I wrote the story in the two previous jobs, “Rinko Torii, if you don’t know how to take care of your parents, you will be full of stupid things” and “When you start taking care of your parents, you will cry for money” (both by Diamond), but at the In the end, my parents’ nursing life has exceeded 10 years.

Meanwhile, there is a storm of conflict. I didn’t want to take care of myself.

My mother contracted dementia on the way and was no longer the one I knew. My mother and I were overwhelmed by the days when we simply stared at such a figure, were irritated, or cried mercilessly.

Nursing not only proves that my mother “is not a mother”, but also seems to be “unable to hold” myself, and for the sake of mutual peace, I am just saying that this “imprisonment” ends early. I was waiting.
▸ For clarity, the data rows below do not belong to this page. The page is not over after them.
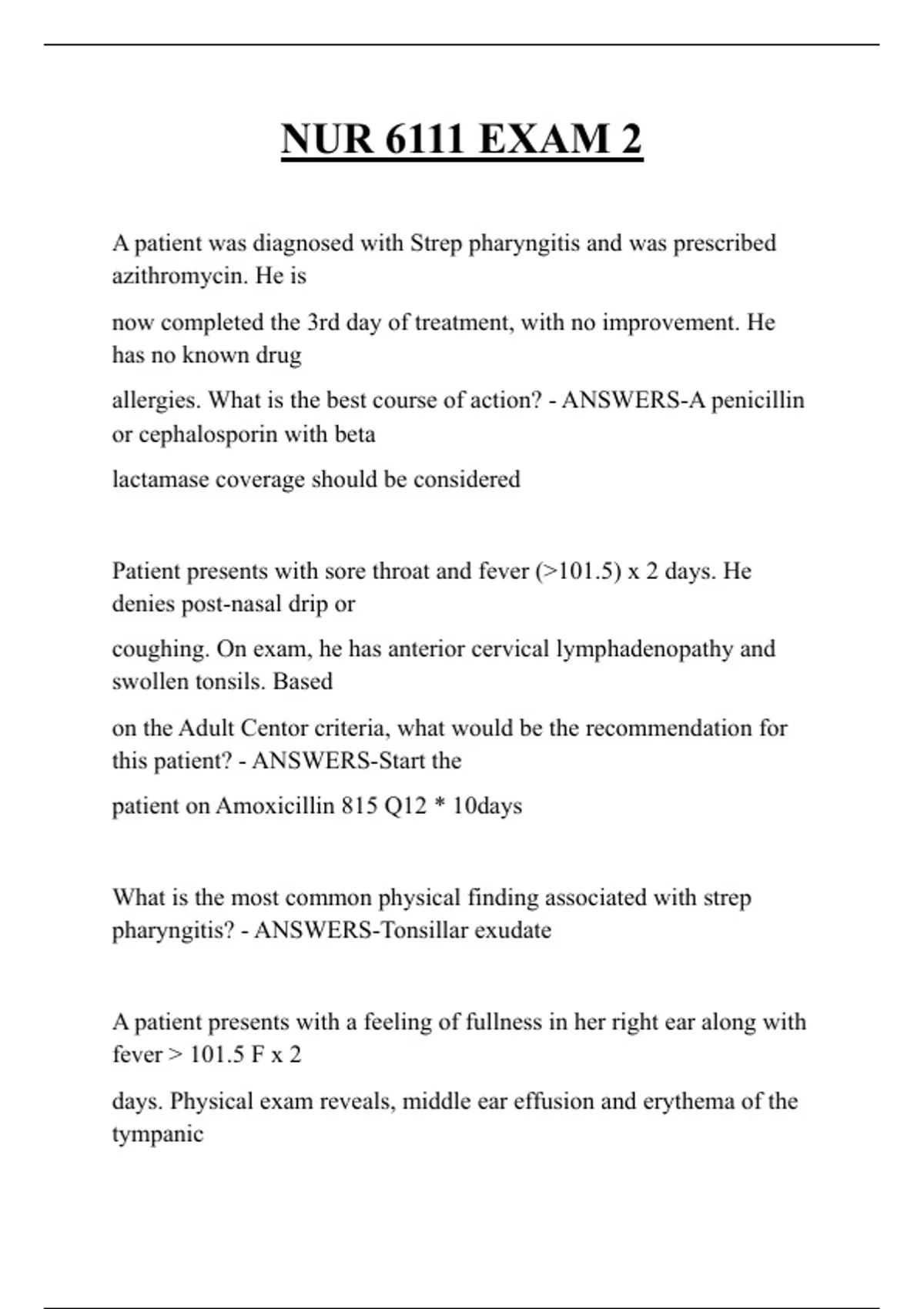 NUR 6111 EXAM 2

A patient was diagnosed with Strep pharyngitis and was prescribed azithromycin. He is

now completed the 3rd day of treatment, with no improvement. He has no known drug

allergies. What is the best course of action? - ANSWERS-A penicillin or cephalosporin with beta

lactamase coverage should be considered

Patient presents with sore throat and fever (>101.5) x 2 days. He denies post-nasal drip or

coughing. On exam, he has anterior cervical lymphadenopathy and swollen tonsils. Based

on the Adult Centor criteria, what would be the recommendation for this patient? - ANSWERS-Start the

patient on Amoxicillin 815 Q12 * 10days

What is the most common physical finding associated with strep pharyngitis? - ANSWERS-Tonsillar exudate

A patient presents with a feeling of fullness in her right ear along with fever > 101.5 F x 2

days. Physical exam reveals, middle ear effusion and erythema of the tympanic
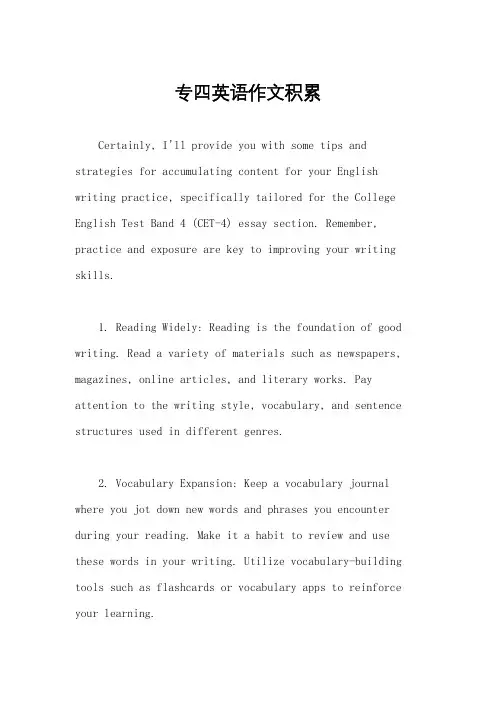 专四英语作文积累

Certainly, I'll provide you with some tips and strategies for accumulating content for your English writing practice, specifically tailored for the College English Test Band 4 (CET-4) essay section. Remember, practice and exposure are key to improving your writing skills.

1. Reading Widely: Reading is the foundation of good writing. Read a variety of materials such as newspapers, magazines, online articles, and literary works. Pay attention to the writing style, vocabulary, and sentence structures used in different genres.

2. Vocabulary Expansion: Keep a vocabulary journal where you jot down new words and phrases you encounter during your reading. Make it a habit to review and use these words in your writing. Utilize vocabulary-building tools such as flashcards or vocabulary apps to reinforce your learning.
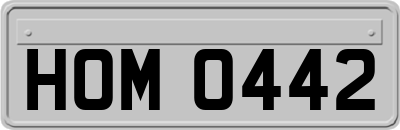 HOM 0442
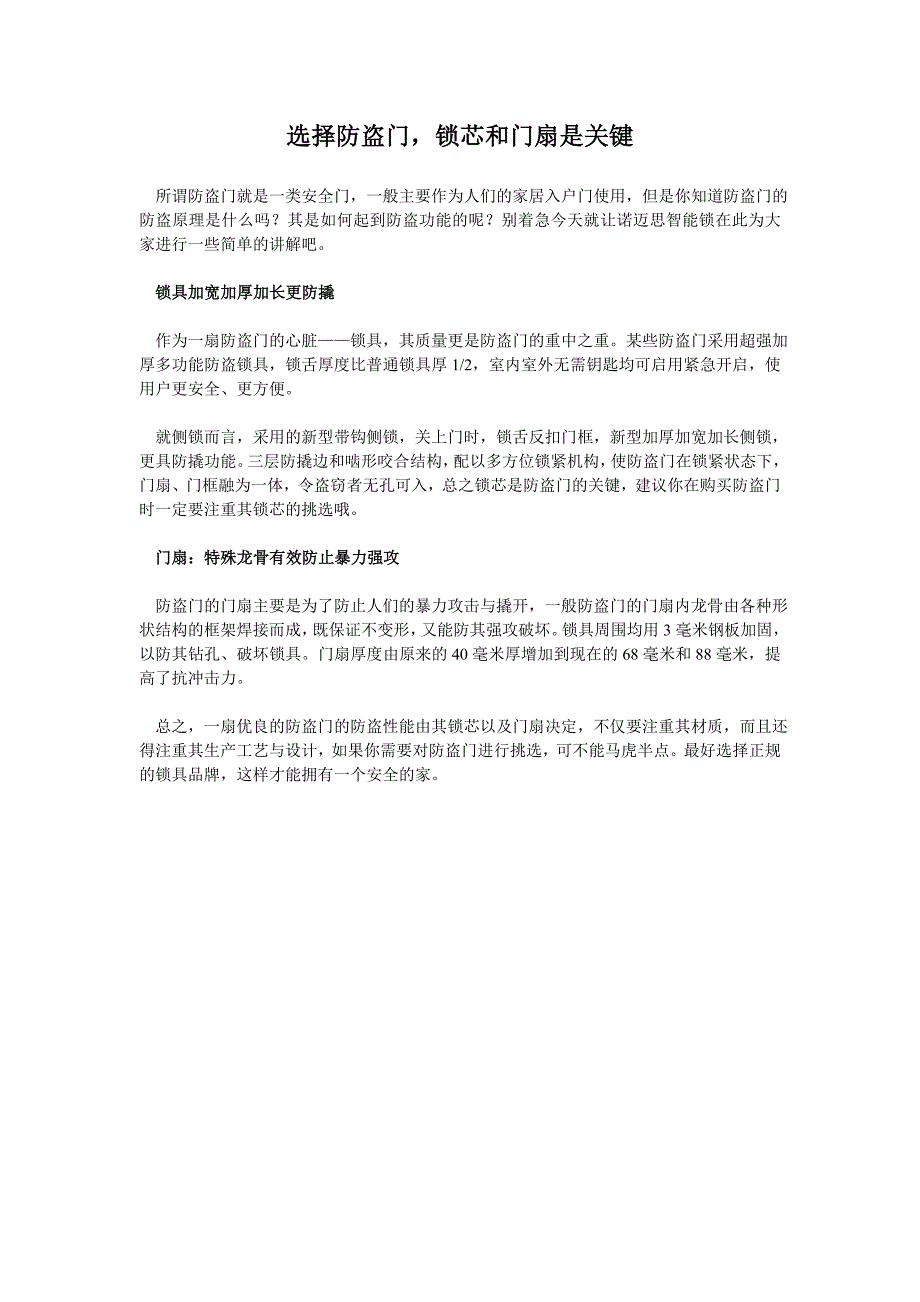 选择防盗门，锁芯和门扇是关键

所谓防盗门就是一类安全门，一般主要作为人们的家居入户门使用，但是你知道防盗门的防盗原理是什么吗？其是如何起到防盗功能的呢？别着急今天就让诺迈思智能锁在此为大家进行一些简单的讲解吧。

锁具加宽加厚加长更防撬

作为一扇防盗门的心脏——锁具，其质量更是防盗门的重中之重。某些防盗门采用超强加厚多功能防盗锁具，锁舌厚度比普通锁具厚 1/2，室内室外无需钥匙均可启用紧急开启，使用户更安全、更方便。

就侧锁而言，采用的新型带钩侧锁，关上门时，锁舌反扣门框，新型加厚加宽加长侧锁，更具防撬功能。三层防撬边和啮形咬合结构，配以多方位锁紧机构，使防盗门在锁紧状态下，门扇、门框融为一体，令盗窃者无孔可入，总之锁芯是防盗门的关键，建议你在购买防盗门时一定要注重其锁芯的挑选哦。

门扇：特殊龙骨有效防止暴力强攻

防盗门的门扇主要是为了防止人们的暴力攻击与撬开，一般防盗门的门扇内龙骨由各种形状结构的框架焊接而成，既保证不变形，又能防其强攻破坏。锁具周围均用 3 毫米钢板加固，以防其钻孔、破坏锁具。门扇厚度由原来的 40 毫米厚增加到现在的 68 毫米和 88 毫米，提高了抗冲击力。

总之，一扇优良的防盗门的防盗性能由其锁芯以及门扇决定，不仅要注重其材质，而且还得注重其生产工艺与设计，如果你需要对防盗门进行挑选，可不能马虎半点。最好选择正规的锁具品牌，这样才能拥有一个安全的家。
However, the mother on the medical examination is always a “healthy child” with no abnormalities in the internal organs. Every time the care manager says “I’m glad!” I am suffering from severe menopausal disorders.(※)I was very worried.

* A person who is supposed to die later will die first.

At the time, I had no concept of my mother dying. I seriously thought, “This person will not die.” But my mother died.

Nursing starts suddenly one day. To be precise, you are gradually shifting into a body that requires care, but it is easy for caregivers to feel “one day, suddenly” because they have pretended not to see it. The same goes for the “caretaker”. One day, I am forced to be a party.